Biomimetic niche of vascular intima with biophysical orientation and biochemical stimulation for rapid endothelialization and long-term patency

Abstract

Clinical replacement of small-diameter vascular grafts (SDVG) for vessel lesion often encounters highly occluded risk due to acute platelet activation in a short run and poor endothelialization.

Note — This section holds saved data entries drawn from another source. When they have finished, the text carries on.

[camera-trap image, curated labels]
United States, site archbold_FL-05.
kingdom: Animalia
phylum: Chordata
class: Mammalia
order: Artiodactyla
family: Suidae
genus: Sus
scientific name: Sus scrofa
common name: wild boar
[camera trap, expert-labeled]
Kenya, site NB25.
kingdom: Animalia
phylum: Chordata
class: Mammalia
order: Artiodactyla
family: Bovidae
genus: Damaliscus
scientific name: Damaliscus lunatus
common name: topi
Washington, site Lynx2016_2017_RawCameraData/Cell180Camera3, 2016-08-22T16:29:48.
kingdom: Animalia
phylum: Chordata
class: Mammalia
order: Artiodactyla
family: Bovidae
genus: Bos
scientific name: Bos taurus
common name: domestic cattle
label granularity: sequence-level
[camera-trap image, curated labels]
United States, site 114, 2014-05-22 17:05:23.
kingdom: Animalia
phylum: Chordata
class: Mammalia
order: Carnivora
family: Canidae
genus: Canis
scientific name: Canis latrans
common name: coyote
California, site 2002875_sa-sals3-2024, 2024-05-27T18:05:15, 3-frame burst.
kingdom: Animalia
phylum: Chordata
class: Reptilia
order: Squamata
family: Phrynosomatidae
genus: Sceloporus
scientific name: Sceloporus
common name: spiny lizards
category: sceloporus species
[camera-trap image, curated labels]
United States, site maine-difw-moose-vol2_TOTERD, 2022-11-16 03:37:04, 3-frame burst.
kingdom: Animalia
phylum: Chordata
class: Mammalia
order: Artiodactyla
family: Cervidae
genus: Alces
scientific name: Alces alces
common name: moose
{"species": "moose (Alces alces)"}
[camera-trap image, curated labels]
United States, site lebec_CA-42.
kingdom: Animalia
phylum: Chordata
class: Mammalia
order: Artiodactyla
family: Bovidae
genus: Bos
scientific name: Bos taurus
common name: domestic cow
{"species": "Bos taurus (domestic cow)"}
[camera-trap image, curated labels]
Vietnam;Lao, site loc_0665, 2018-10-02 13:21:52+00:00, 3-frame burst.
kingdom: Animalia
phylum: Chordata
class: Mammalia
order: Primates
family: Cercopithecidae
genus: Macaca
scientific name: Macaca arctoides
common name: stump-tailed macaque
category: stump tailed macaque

Recent strategies built with either biochemical modification of heparinization or biophysical manipulation of hemodynamics have attempted to address the issue of unqualified long-term patency rate, but the major challenges on suppressing thrombosis and elevating fast endothelialization are yet untangled. Herein, we designed a biomimetic SDVG made of biochemical regulation of dopamine-mediated copper ion (DA-CuII) and biophysical regulation of intimal oriented nanotopography. The DA-CuII system can significantly modulate the cell fates of vascular cells containing platelets, endothelial cells, and smooth muscle cells via catalytically producing nitric oxide (NO) in situ and the intimal oriented nanotopography can effectively promote the oriented growth and elongation of endothelial cells to achieve luminal remodeling and maintain an instructive long-term patency. Consequently, the current work integrates biochemical cue of NO signaling molecule with biophysical stimulation of intimal oriented nanotopography to create an off-the-shelf SDVG with specific anti-thrombosis and rapid endothelialization.